TEXT SEGMENT |
"""

Unconfirmed reports referred to the deaths of at least four protesters as demonstrations over rising bread and other food prices continued to spread over parts of Iran at the weekend.
There were instances of protests turning political with crowds chanting for top leaders to resign. Sources in Tehran contacted by bne IntelliNews on May 15 said that protests to their knowledge had not occurred in the capital or in Iran’s larger cities.
Iranian authorities, meanwhile, stepped up internet disconnections across the country to limit communications between protest organisers and the spreading of publicity about the unrest.
The spark for the first protests came from a cut in state subsidies on food that caused price hikes as high as 300% for a variety of flour-based staples. The government also raised prices of some basic goods such as cooking oil and dairy products. In announcing a subsidies shake-up last week, President Ebrahim Raisi indicated that price rises would be covered by cash subsidies going to most of the population, pledging: “The prices of bread, medicine and petrol will not increase under any circumstances.” The system does not appear to be working out, at least in its early days.

"""

DIRECTIONS FOR THIS TASK |
Can you copy the part of the report on Iran's food-price protests that starts at "Iranian authorities, meanwhile, stepped" and ends at "about the unrest."?

Stored data entries
"""

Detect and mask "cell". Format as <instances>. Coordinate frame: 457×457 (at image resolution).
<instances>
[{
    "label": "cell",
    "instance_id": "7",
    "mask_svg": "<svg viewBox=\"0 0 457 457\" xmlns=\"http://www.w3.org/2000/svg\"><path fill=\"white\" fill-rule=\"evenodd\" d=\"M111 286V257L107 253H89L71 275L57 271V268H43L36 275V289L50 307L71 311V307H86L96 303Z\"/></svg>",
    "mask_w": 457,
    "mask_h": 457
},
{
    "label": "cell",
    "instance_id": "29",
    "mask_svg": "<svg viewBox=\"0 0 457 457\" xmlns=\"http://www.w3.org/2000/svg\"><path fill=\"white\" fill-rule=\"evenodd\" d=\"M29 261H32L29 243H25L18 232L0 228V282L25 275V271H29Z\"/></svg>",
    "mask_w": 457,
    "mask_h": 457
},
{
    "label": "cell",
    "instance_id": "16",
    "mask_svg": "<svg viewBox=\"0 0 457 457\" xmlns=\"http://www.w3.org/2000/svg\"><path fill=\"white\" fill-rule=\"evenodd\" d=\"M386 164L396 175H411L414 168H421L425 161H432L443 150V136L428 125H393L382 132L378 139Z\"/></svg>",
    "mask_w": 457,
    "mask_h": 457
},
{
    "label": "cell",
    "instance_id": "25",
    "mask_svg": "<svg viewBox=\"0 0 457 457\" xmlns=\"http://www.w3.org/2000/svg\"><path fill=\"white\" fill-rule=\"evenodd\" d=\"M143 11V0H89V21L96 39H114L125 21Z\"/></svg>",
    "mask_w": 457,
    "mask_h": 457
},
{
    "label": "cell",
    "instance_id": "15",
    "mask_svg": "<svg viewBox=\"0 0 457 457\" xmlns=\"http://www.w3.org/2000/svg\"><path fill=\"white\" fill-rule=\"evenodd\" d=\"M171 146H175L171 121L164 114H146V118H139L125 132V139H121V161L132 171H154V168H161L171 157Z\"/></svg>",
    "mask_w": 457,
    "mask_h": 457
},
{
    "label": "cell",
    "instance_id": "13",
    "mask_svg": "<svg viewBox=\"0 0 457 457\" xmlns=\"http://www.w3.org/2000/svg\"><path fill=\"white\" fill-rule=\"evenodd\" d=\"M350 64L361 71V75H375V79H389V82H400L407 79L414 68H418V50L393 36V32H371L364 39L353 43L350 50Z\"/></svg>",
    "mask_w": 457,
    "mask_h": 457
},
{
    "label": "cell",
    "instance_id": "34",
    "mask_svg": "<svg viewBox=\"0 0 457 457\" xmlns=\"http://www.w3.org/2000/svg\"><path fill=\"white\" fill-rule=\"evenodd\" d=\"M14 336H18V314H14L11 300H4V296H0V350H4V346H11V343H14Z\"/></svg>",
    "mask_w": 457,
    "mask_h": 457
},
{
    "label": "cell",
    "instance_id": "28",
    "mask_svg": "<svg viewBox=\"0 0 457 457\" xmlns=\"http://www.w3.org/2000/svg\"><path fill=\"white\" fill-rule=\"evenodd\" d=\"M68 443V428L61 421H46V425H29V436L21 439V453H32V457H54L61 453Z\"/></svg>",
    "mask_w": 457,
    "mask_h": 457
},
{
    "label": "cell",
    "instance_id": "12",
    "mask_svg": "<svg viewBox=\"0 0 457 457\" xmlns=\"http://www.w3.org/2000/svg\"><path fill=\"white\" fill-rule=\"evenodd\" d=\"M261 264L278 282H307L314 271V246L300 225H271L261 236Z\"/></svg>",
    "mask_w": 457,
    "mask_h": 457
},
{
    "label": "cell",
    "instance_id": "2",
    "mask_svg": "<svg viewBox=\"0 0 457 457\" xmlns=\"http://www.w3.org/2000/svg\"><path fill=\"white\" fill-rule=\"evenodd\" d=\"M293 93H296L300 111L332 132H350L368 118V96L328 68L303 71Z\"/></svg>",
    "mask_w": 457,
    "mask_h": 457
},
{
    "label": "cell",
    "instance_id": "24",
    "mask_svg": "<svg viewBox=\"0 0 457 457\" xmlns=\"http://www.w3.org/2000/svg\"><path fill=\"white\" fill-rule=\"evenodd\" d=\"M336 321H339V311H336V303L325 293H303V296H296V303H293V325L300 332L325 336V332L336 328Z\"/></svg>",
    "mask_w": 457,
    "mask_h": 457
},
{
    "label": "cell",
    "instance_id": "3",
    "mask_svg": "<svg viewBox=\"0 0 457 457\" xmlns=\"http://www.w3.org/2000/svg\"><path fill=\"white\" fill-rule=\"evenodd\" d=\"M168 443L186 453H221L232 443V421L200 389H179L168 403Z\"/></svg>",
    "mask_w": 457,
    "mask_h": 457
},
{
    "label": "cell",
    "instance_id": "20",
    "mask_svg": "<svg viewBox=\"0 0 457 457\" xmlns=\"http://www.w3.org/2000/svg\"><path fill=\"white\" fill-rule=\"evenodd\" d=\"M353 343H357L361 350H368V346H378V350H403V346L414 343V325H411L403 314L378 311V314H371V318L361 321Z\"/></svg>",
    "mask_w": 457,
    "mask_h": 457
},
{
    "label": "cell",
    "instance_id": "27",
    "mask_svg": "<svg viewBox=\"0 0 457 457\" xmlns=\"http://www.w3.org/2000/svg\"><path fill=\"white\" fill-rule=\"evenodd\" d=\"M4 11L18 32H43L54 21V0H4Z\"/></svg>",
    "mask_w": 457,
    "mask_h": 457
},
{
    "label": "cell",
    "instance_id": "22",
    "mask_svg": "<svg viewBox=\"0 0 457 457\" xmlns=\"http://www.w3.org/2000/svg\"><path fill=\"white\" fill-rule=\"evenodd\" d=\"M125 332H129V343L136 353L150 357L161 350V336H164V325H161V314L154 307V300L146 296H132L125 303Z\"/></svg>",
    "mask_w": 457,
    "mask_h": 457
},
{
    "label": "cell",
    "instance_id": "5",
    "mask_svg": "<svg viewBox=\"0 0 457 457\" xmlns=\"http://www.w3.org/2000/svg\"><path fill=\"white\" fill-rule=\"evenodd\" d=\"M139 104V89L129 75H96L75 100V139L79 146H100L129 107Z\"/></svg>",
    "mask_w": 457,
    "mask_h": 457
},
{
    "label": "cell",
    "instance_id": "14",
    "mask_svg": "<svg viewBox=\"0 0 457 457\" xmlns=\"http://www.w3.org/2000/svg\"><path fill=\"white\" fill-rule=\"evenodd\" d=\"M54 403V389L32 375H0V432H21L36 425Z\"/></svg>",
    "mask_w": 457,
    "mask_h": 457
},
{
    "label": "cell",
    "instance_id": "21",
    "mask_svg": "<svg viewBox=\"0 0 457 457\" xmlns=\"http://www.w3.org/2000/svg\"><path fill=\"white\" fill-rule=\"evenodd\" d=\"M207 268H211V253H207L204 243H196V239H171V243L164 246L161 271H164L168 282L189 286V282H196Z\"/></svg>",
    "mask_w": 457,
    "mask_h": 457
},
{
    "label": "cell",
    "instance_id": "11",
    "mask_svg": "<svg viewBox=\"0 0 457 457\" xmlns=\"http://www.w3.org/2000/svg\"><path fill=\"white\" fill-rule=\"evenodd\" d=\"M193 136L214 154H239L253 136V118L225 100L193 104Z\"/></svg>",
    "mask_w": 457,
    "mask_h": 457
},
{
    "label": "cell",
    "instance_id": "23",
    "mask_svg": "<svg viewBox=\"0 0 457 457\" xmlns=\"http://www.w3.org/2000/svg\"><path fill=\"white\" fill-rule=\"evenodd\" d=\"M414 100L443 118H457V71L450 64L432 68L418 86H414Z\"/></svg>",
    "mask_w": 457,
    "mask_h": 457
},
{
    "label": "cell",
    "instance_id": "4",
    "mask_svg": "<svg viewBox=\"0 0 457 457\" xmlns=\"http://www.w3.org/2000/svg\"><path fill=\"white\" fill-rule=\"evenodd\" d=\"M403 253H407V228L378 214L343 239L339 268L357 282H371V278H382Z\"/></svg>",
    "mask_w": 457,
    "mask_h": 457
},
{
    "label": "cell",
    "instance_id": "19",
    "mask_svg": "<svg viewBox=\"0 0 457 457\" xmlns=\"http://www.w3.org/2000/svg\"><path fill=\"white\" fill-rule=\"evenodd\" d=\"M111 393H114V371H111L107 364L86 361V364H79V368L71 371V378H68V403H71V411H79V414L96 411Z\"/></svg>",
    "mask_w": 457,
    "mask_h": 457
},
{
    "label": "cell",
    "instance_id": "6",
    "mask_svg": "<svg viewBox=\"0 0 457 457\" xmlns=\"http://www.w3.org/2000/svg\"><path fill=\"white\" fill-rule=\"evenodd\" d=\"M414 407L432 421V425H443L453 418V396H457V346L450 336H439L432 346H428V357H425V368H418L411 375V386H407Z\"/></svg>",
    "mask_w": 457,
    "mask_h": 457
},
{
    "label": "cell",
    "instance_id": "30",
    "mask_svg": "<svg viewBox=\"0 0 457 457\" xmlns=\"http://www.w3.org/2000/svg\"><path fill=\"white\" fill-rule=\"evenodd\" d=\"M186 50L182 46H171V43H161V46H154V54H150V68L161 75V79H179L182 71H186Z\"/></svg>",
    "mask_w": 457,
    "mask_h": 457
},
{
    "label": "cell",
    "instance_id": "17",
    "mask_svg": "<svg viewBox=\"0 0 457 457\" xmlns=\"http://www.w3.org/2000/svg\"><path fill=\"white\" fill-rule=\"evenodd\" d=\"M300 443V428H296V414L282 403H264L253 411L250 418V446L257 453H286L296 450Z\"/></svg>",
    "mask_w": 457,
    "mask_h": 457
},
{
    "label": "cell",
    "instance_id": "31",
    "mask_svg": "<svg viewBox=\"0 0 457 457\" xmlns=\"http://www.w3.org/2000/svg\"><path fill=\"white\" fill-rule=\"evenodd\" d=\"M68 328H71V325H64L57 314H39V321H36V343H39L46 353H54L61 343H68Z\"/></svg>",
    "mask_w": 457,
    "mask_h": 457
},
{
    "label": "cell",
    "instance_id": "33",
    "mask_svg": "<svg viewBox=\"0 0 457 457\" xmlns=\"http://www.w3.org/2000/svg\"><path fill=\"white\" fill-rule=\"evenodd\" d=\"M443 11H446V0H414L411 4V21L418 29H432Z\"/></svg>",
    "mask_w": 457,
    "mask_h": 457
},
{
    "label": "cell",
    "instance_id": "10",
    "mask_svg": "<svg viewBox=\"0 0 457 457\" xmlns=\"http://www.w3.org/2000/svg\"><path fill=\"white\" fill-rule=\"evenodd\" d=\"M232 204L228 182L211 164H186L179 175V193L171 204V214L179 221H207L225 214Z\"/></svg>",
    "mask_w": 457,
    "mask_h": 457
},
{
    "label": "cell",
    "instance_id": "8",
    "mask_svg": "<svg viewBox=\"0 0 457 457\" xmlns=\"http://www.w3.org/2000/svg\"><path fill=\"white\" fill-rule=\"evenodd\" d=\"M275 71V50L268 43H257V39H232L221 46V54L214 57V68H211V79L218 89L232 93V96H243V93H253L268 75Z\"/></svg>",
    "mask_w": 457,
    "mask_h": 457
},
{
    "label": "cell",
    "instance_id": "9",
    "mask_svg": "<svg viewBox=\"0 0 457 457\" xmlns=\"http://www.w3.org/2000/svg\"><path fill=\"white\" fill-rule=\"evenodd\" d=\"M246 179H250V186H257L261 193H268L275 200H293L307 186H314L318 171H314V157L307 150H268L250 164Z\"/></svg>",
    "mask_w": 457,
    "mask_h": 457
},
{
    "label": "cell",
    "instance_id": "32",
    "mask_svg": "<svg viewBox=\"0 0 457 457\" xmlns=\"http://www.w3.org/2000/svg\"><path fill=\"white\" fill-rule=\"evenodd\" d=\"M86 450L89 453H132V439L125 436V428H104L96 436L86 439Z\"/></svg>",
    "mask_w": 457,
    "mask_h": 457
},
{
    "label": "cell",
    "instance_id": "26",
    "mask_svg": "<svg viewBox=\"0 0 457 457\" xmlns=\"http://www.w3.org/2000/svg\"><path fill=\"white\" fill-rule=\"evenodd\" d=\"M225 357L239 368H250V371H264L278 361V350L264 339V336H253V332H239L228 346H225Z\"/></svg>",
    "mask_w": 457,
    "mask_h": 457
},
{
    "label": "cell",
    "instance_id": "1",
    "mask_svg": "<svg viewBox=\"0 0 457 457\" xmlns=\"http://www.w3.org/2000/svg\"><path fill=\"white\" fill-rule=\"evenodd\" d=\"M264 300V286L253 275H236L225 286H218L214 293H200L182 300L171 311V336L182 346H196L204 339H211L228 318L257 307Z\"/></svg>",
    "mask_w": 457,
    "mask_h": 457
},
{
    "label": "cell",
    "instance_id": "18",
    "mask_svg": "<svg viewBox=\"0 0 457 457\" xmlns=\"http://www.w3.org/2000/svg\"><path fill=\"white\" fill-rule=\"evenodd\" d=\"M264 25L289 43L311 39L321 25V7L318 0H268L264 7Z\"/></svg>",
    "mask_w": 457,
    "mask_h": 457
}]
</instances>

"""

WRITTEN RESPONSE |
Iranian authorities, meanwhile, stepped up internet disconnections across the country to limit communications between protest organisers and the spreading of publicity about the unrest.